Applied studies scholarship has triggered a not-so-quiet revolution in the discipline of ethnomusicology. The current generation of applied ethnomusicologists has moved toward participatory action research, involving themselves in musical communities and working directly on their behalf. The essays in The Oxford Handbook of Applied Ethnomusicology, edited by Svanibor Pettan and Jeff Todd Titon, theorize applied ethnomusicology, offer histories, and detail practical examples with the goal of stimulating further development in the field.

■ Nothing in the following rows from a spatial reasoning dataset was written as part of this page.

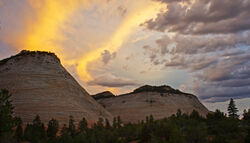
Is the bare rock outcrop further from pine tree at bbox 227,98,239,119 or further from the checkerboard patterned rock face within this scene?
pine tree at bbox 227,98,239,119

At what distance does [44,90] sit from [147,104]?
136ft

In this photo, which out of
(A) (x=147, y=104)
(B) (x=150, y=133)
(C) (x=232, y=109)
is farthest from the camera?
(A) (x=147, y=104)

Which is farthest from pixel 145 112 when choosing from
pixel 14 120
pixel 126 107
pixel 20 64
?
pixel 14 120

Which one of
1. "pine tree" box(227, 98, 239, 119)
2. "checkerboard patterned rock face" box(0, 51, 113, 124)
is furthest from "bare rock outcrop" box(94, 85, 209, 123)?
"pine tree" box(227, 98, 239, 119)

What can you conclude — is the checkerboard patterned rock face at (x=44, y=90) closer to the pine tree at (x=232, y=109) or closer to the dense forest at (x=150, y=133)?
the dense forest at (x=150, y=133)

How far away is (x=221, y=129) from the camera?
37094 millimetres

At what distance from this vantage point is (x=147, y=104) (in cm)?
9906

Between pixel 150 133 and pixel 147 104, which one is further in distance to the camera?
pixel 147 104

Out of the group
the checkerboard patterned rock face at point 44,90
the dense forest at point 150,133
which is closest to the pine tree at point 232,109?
the dense forest at point 150,133

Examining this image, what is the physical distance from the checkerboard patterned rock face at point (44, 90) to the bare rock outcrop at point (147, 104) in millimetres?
17592

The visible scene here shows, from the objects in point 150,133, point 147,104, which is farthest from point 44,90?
point 147,104

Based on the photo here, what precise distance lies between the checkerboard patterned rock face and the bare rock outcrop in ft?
57.7

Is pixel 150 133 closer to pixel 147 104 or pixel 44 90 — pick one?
pixel 44 90

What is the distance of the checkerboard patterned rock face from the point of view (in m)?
62.0
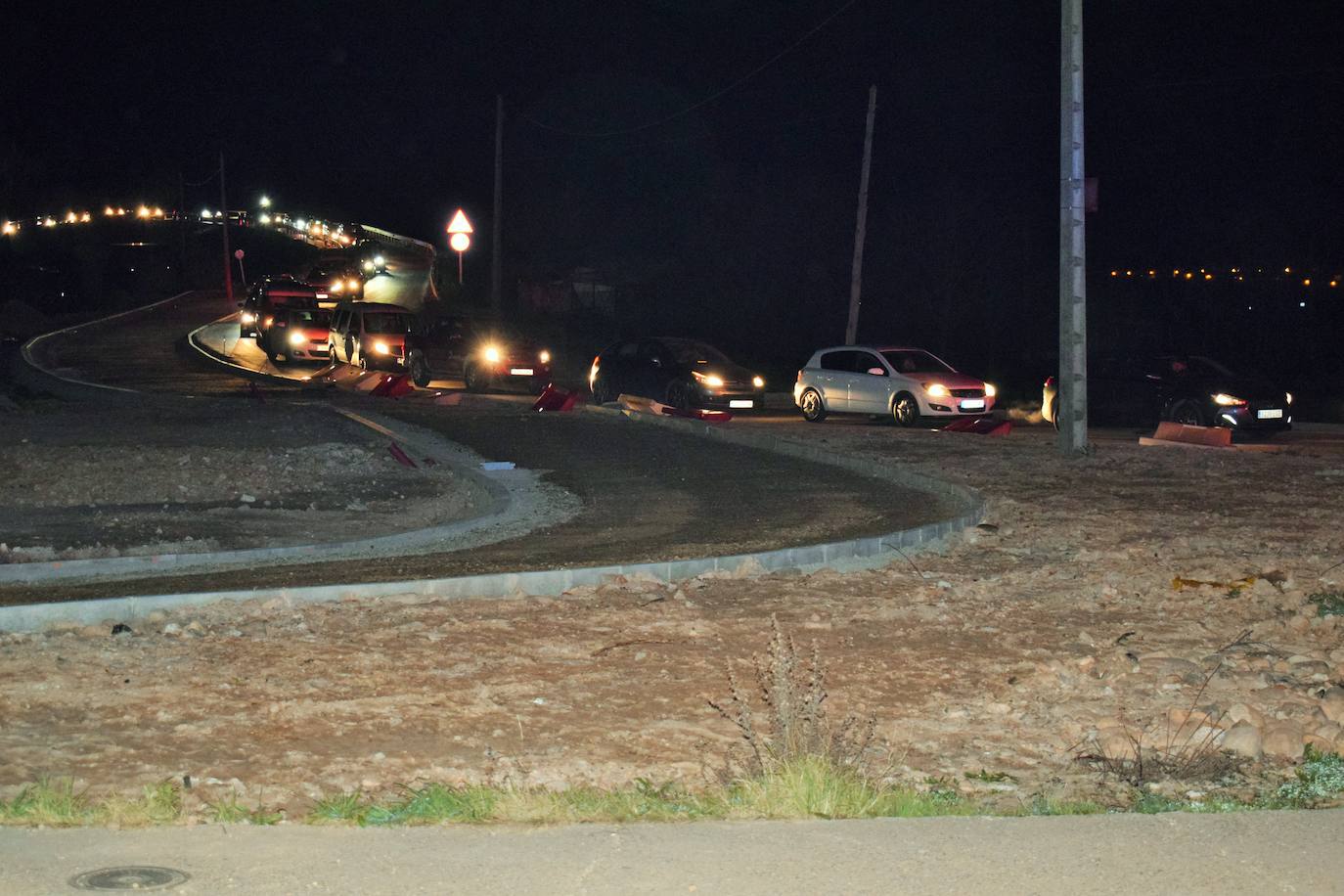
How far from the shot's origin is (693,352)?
27.6 meters

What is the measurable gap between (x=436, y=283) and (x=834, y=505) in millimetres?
51004

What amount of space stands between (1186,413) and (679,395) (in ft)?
29.0

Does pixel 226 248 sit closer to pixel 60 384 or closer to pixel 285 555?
pixel 60 384

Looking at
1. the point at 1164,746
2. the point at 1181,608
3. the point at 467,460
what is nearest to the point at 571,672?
the point at 1164,746

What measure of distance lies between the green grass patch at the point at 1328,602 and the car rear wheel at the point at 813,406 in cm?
1693

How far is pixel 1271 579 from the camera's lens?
1049cm

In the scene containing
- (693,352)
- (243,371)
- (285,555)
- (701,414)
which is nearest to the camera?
(285,555)

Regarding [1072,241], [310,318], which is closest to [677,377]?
[1072,241]

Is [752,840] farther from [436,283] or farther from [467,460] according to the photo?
[436,283]

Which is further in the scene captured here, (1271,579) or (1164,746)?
(1271,579)

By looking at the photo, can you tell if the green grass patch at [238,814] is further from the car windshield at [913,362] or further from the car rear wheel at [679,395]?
the car windshield at [913,362]

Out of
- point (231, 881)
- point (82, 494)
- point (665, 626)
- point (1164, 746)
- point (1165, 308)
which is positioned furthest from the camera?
point (1165, 308)

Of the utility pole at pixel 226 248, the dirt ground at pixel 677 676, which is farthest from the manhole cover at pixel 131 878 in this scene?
the utility pole at pixel 226 248

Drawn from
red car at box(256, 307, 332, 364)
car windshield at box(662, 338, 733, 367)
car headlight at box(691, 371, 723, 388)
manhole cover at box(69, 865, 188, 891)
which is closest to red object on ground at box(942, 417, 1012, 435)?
car headlight at box(691, 371, 723, 388)
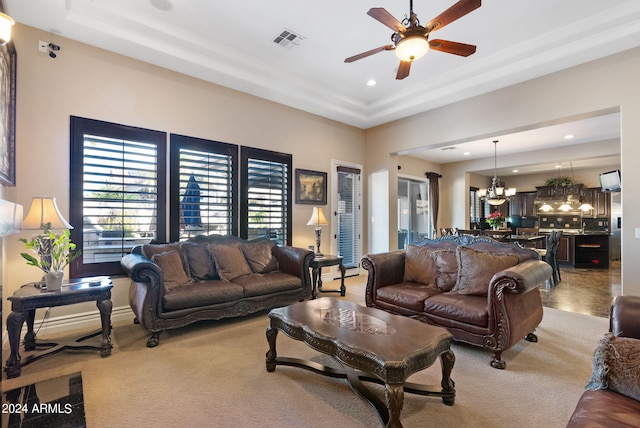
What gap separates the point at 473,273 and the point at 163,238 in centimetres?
374

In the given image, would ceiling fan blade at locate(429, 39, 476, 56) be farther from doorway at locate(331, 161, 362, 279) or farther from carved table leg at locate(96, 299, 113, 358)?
carved table leg at locate(96, 299, 113, 358)

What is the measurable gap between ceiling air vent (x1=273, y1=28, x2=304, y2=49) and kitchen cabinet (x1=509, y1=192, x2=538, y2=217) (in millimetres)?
10199

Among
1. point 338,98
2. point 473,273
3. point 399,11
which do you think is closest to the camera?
point 473,273

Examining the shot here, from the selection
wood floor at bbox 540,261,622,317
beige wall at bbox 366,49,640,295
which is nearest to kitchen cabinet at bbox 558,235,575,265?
wood floor at bbox 540,261,622,317

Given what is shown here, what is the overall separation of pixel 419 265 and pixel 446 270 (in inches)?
13.9

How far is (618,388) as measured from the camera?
4.40ft

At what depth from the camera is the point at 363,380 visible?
2.25m

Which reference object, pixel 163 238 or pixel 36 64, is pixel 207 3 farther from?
pixel 163 238

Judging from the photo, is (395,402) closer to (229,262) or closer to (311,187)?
(229,262)

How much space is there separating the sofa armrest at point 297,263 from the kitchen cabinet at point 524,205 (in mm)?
9729

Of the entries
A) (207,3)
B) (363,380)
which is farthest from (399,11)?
(363,380)

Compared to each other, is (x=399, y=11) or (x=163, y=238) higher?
(x=399, y=11)

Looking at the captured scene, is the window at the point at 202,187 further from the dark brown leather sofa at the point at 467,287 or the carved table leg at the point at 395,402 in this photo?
the carved table leg at the point at 395,402

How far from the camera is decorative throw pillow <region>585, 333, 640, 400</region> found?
132 centimetres
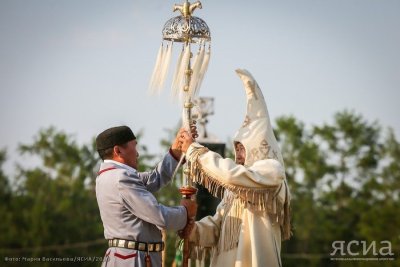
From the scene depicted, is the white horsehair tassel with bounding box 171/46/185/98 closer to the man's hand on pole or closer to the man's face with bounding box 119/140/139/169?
the man's face with bounding box 119/140/139/169

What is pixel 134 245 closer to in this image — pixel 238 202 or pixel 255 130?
pixel 238 202

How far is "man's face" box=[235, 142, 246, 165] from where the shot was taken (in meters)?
6.08

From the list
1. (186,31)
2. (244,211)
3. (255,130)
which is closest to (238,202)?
(244,211)

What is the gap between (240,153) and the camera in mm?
6117

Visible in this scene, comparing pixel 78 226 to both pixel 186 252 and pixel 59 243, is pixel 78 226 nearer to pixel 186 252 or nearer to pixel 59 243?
pixel 59 243

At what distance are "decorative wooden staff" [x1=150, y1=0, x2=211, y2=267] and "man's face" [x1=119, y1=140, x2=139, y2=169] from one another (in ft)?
1.36

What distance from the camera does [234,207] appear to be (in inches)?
241

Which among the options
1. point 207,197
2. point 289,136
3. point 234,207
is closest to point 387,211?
point 289,136

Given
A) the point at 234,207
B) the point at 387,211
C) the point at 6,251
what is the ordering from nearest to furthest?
the point at 234,207 < the point at 387,211 < the point at 6,251

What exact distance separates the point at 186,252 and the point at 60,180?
22221mm

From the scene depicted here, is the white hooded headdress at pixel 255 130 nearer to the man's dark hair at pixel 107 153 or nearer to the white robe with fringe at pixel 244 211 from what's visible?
the white robe with fringe at pixel 244 211

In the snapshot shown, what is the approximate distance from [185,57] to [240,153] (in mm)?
768
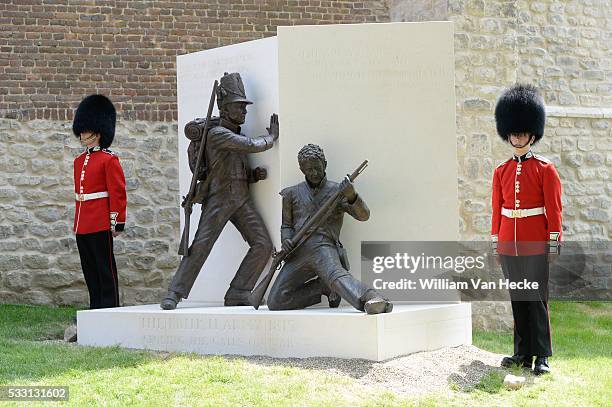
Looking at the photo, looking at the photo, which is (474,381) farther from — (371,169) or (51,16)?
(51,16)

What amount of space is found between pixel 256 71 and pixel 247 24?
3.57m

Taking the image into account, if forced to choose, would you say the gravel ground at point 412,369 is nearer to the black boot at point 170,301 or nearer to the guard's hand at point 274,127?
the black boot at point 170,301

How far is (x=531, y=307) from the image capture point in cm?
606

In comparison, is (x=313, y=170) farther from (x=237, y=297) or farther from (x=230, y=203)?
(x=237, y=297)

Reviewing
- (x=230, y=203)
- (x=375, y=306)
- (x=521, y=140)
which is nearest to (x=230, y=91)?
(x=230, y=203)

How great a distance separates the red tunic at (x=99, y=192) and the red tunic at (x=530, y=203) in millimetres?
3305

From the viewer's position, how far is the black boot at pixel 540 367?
604cm

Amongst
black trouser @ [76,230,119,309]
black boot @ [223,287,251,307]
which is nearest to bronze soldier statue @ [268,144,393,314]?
black boot @ [223,287,251,307]

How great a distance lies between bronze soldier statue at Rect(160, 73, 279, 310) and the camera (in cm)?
715

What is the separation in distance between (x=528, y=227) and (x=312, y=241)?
4.96 feet

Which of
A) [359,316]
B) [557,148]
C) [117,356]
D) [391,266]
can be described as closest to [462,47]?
[557,148]

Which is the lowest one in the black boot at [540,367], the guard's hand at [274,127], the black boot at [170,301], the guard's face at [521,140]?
the black boot at [540,367]

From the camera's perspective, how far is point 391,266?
6961 millimetres

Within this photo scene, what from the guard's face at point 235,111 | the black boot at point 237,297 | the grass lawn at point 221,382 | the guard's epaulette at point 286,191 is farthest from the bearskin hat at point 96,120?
the guard's epaulette at point 286,191
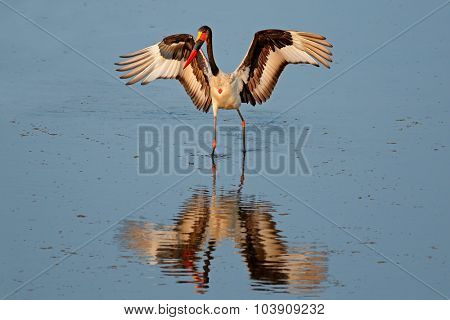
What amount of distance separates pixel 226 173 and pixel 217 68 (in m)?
2.32

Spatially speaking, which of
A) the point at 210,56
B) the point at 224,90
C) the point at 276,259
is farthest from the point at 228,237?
the point at 210,56

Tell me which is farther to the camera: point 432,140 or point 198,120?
point 198,120

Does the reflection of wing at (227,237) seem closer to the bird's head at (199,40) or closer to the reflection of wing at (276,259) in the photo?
the reflection of wing at (276,259)

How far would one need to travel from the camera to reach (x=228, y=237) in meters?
12.9

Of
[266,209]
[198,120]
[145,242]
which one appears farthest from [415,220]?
[198,120]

The essays in the book, all newly commissioned for the volume, reflect scholarship and data gleaned from eleven countries by over twenty contributors. Themes and locations of the research discussed encompass all world continents. The authors present case studies encompassing multiple places; other that discuss circumstances within a geopolitical unit, either near or far. Many of the authors consider marginalized peoples and communities; others argue for participatory action research. All are united in their interest in overarching themes such as conflict, education, archives, and the status of indigenous peoples and immigrants.
A volume that at once defines its field, advances it, and even acts as a large-scale applied ethnomusicology project in the way it connects ideas and methodology, The Oxford Handbook of Applied Ethnomusicology is a seminal contribution to the study of ethnomusicology, theoretical and applied.
“This hefty tome…strives to be a comprehensive history of a field and to represent the breadth of work in which applied ethnomusicologists engage…Recommended.”–Choice
“Assured in tone and ambitious in scope, this hefty tome signals the arrival of what has been long awaited by many in the field: a leading and legitimizing voice, a chorus of praise singing in fact, for the public ethnomusicologist as curator of explicit social action agendas influencing the sustainability of local music cultures on a global scale … With this handbook on the shelf of your local college music library, there’s every reason to believe that future ethnomusicologists- in training will have a strong theoretical resource that makes the case for continued “meddling” as a career option. It’s a hopeful prospect.” –he Society for Ethnomusicology About the Author
Svanibor Pettan is Full Professor, Chair of the Program in Ethnomusicology at the University of Ljubljana. He is also the Secretary General of the International Council for Traditional Music and President of the Cultural and Ethnomusicological Society Folk Slovenia.
Jeff Todd Titon is Emeritus Professor of Music, Brown University, where for 27 years he directed the PhD program in ethnomusicology. He is known as a pioneer in applied ethnomusicology, and is the author or editor of seven books and numerous essays.